_Exercise requirements_
Transcribe the lines below verbatim, skipping the images.

Visual spatial reasoning items:
================
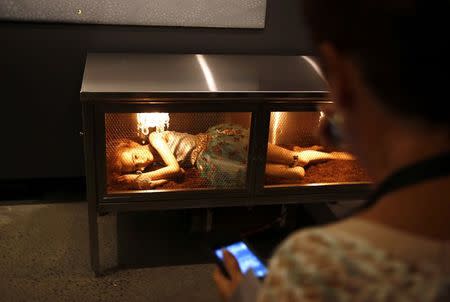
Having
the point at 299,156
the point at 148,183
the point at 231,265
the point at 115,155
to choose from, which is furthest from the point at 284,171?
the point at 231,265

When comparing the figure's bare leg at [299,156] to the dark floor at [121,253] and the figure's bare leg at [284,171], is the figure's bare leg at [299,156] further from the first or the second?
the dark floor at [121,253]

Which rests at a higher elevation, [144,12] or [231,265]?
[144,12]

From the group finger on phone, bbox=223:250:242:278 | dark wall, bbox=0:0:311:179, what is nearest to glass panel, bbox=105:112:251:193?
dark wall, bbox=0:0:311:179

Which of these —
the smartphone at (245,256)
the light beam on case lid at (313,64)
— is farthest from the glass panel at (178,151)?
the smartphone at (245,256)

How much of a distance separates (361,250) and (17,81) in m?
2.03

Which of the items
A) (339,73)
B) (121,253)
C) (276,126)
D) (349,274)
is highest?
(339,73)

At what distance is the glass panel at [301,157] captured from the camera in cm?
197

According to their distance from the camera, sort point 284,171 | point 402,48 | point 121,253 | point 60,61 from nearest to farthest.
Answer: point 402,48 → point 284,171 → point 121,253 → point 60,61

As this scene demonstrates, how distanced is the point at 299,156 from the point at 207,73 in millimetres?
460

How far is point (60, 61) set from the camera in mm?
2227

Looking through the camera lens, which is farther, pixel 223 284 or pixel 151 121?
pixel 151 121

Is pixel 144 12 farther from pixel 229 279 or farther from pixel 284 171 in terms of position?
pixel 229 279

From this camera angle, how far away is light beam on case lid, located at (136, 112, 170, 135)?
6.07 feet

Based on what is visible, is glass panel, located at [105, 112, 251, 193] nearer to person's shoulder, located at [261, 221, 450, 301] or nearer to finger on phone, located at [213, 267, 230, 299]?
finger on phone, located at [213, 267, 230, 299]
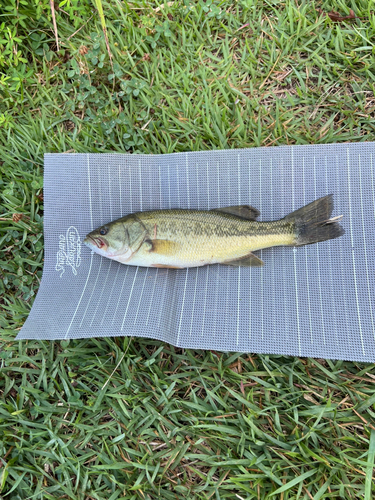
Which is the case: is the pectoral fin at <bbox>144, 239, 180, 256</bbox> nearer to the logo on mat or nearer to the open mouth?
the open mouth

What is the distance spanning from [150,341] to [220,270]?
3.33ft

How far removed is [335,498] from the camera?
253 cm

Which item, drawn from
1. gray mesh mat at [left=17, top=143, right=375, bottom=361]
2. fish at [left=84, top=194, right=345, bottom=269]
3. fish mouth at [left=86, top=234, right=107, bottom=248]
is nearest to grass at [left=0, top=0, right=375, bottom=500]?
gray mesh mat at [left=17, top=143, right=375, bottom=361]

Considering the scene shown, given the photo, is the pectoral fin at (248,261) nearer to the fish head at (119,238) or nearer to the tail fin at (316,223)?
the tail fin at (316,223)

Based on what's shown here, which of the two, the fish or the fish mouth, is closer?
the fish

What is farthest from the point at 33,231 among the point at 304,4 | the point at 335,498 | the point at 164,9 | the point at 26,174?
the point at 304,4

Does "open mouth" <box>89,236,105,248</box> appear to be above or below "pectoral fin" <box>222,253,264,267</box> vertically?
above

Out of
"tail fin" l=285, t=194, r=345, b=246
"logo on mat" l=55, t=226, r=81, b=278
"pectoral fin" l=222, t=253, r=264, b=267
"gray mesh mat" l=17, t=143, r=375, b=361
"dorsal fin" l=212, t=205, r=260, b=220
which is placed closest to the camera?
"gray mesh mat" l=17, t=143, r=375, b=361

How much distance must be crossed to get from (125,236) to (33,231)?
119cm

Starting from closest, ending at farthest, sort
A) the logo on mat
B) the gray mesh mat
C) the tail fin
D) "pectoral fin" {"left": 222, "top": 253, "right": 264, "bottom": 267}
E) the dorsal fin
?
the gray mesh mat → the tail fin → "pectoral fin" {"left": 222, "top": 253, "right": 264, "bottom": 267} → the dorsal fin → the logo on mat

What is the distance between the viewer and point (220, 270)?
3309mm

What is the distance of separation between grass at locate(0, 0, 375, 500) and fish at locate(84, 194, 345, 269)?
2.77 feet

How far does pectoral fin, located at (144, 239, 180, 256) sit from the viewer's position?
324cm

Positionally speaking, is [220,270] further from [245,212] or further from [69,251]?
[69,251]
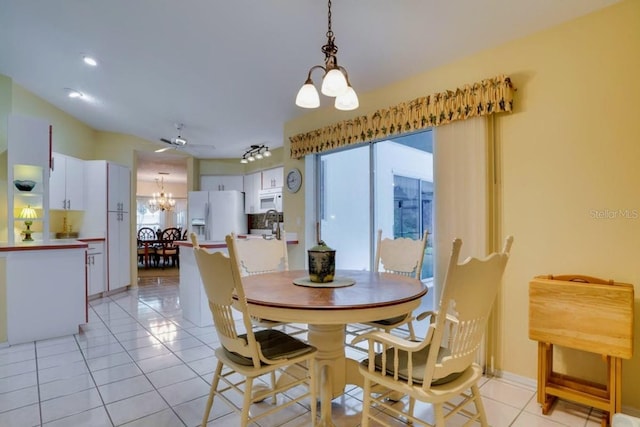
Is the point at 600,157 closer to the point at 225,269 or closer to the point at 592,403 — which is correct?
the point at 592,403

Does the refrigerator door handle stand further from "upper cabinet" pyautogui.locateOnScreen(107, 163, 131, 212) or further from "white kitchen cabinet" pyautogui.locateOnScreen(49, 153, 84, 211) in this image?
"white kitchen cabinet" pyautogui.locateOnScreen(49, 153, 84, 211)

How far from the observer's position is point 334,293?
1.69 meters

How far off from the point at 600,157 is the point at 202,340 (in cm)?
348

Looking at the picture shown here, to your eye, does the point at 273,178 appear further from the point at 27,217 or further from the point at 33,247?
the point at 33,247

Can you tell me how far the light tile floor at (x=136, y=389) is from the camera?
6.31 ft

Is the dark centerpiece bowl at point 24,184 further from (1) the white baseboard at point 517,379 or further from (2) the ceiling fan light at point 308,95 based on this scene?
================
_Solution for this task_
Having
the point at 299,156
the point at 148,183
the point at 231,265
the point at 115,155
to choose from, which is furthest from the point at 284,171?
the point at 231,265

When comparing the figure's bare leg at [299,156] to the dark floor at [121,253] and the figure's bare leg at [284,171], is the figure's bare leg at [299,156] further from the first or the second?
the dark floor at [121,253]

Which rests at a higher elevation, [144,12] or [231,265]?
[144,12]

From the group finger on phone, bbox=223:250:242:278 | dark wall, bbox=0:0:311:179, what is nearest to glass panel, bbox=105:112:251:193?
dark wall, bbox=0:0:311:179

Which of these —
the smartphone at (245,256)
the light beam on case lid at (313,64)
— is farthest from the glass panel at (178,151)?
the smartphone at (245,256)

How much of a distance separates (361,250) and (17,81) in m?
2.03

Which of the items
A) (339,73)
B) (121,253)
C) (276,126)
D) (349,274)
is highest?
(339,73)

At what distance is the glass panel at [301,157] captured from the camera in cm?
197

According to their distance from the camera, sort point 284,171 | point 402,48 | point 121,253 | point 60,61 from nearest to farthest.
Answer: point 402,48 → point 284,171 → point 121,253 → point 60,61

As this scene demonstrates, how distanced is the point at 299,156 from the point at 207,73 in millimetres?
460

How far is point (60, 61) set from the camera in mm?
2227

Looking through the camera lens, which is farther, pixel 223 284 or pixel 151 121?
pixel 151 121

Is pixel 144 12 farther from pixel 229 279 or farther from pixel 284 171 in terms of position?
pixel 229 279

From this camera angle, how far away is light beam on case lid, located at (136, 112, 170, 135)?
6.07 feet

Based on what is visible, is glass panel, located at [105, 112, 251, 193] nearer to person's shoulder, located at [261, 221, 450, 301] or nearer to finger on phone, located at [213, 267, 230, 299]?
finger on phone, located at [213, 267, 230, 299]
Which is the case: is the pectoral fin at <bbox>144, 239, 180, 256</bbox> nearer to the logo on mat or nearer to the open mouth?
the open mouth

What is the distance spanning from [150,341] to [220,270]?
3.33ft

How far removed is [335,498] from the camera?
253 cm

Which item, drawn from
1. gray mesh mat at [left=17, top=143, right=375, bottom=361]
2. fish at [left=84, top=194, right=345, bottom=269]
3. fish mouth at [left=86, top=234, right=107, bottom=248]
is nearest to grass at [left=0, top=0, right=375, bottom=500]?
gray mesh mat at [left=17, top=143, right=375, bottom=361]

Considering the scene shown, given the photo, is the pectoral fin at (248,261) nearer to the fish head at (119,238) or nearer to the tail fin at (316,223)?
the tail fin at (316,223)

Based on what's shown here, which of the two, the fish or the fish mouth, is closer?
the fish

What is farthest from the point at 33,231 among the point at 304,4 | the point at 335,498 | the point at 164,9 | the point at 26,174?
the point at 304,4

Does "open mouth" <box>89,236,105,248</box> appear to be above or below "pectoral fin" <box>222,253,264,267</box> vertically?
above

Out of
"tail fin" l=285, t=194, r=345, b=246
"logo on mat" l=55, t=226, r=81, b=278
"pectoral fin" l=222, t=253, r=264, b=267
"gray mesh mat" l=17, t=143, r=375, b=361
"dorsal fin" l=212, t=205, r=260, b=220
which is placed closest to the camera?
"gray mesh mat" l=17, t=143, r=375, b=361

How much distance must be crossed to get from (125,236) to (33,231)?
119cm

Starting from closest, ending at farthest, sort
A) the logo on mat
B) the gray mesh mat
C) the tail fin
D) "pectoral fin" {"left": 222, "top": 253, "right": 264, "bottom": 267}
E) the dorsal fin
?
the gray mesh mat → the tail fin → "pectoral fin" {"left": 222, "top": 253, "right": 264, "bottom": 267} → the dorsal fin → the logo on mat

What is the distance between the viewer and point (220, 270)?
3309mm

What is the distance of separation between grass at locate(0, 0, 375, 500) and fish at locate(84, 194, 345, 269)?
2.77 feet

How far does pectoral fin, located at (144, 239, 180, 256) sit from the viewer's position?
324cm

Positionally speaking, is [220,270] further from [245,212] or further from [69,251]?
[69,251]
Is the point at 600,157 closer to the point at 225,269 or closer to the point at 592,403 — which is correct?
the point at 592,403

Does the refrigerator door handle stand further from "upper cabinet" pyautogui.locateOnScreen(107, 163, 131, 212) or further from "white kitchen cabinet" pyautogui.locateOnScreen(49, 153, 84, 211) in this image?
"white kitchen cabinet" pyautogui.locateOnScreen(49, 153, 84, 211)

How far from the observer's position is point 334,293?
1.69 meters

How far off from the point at 600,157 is the point at 202,340 (in cm)?
348

Looking at the picture shown here, to your eye, does the point at 273,178 appear further from the point at 27,217 or further from the point at 33,247?
the point at 33,247

Can you tell me how far the light tile floor at (x=136, y=389) is from the camera?
6.31 ft

Is the dark centerpiece bowl at point 24,184 further from (1) the white baseboard at point 517,379 or further from (2) the ceiling fan light at point 308,95 based on this scene?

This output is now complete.